I have loved and lost tremendously. I have been ready to wed at twenty-two only to find myself in the biggest of betrayals, which was actually a blessing in disguise this then twenty-two year old couldn't see. A called off union led to uniting with my soul and finding my way back to myself and forgiveness for him. I have had cents in my bank account with no idea of where money would come from and yet it did. I have found a tremendously supportive male mentor, fell in love and seen him leave my life telling me I was someone he wanted nothing to do with. I have endured countless job interviews i.e. auditions in hopes of living my dream. Some even recently with not so very nice people running the sessions belittling myself and others with their attitudes yet kept hope alive that they can find love and walking away with the lesson yet again that no job is worth my dignity.
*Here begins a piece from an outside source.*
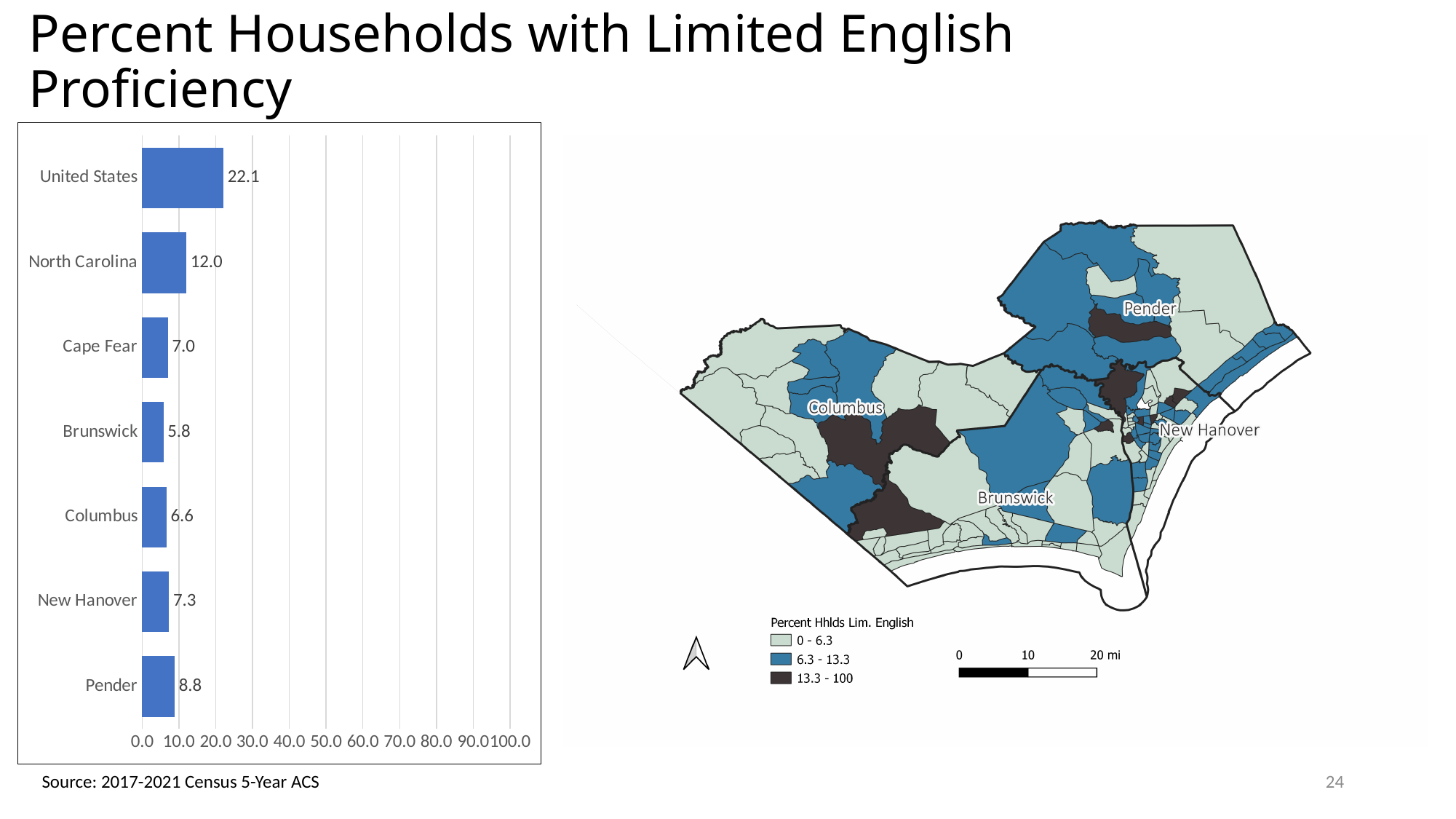
How many categories are shown in the bar chart? 7 Which is larger in the bar chart, New Hanover or Columbus? New Hanover What is the maximum value shown on the x axis of the bar chart? 100.0 What is the value for North Carolina in the bar chart? 12.0 Is the value for Cape Fear in the bar chart greater or less than 10.0? less What is the difference between the United States and North Carolina values in the bar chart? 10.1 Which category has the highest value in the bar chart? United States What is the value for the United States in the bar chart? 22.1 Which category has the lowest value in the bar chart? Brunswick What kind of chart is shown on the left of the slide? bar chart What is the value for Pender in the bar chart? 8.8 What is the value for Brunswick in the bar chart? 5.8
That money can't buy me or anything- not happiness, not beauty, not a thing. All I have received in the past five years due to my efforts has come in big amounts of LOVE, a love no amount of money can buy. However now after years of living all this including loss in the form of death of loved ones the time has come to rise above and beyond!
In order to step into a new beginning you have to be willing to let go of EVERYTHING as you know it. You can take everything from me but you can't take my essence. I have learned one of the greatest gifts life bestows upon us if we are willing to receive it. I have learned the Art of LETTING GO! I am letting go of all I have known preparing myself for what I am going to know while being present in the gifts of today. I don't know what is going to happen in the next three months but I know this, these "threats" i.e blessings in disguise have come to take me by the hand and oh so gently guide me into the what next. A what next I am being told is something only God and the universe along with all my angels can conjure up. Two deaths, agency changes, an expiring movie option, the threat of loosing my home, financial instability, and fear trying once again to destroy me (wonder if it gets tired of being such a pest, seriously!) is what it is taking for me to make my way into my NEW BEGINNING! Don't know where I am headed but I can guarantee you one thing, like a skyscraper I will be rising from the ground! The time has come!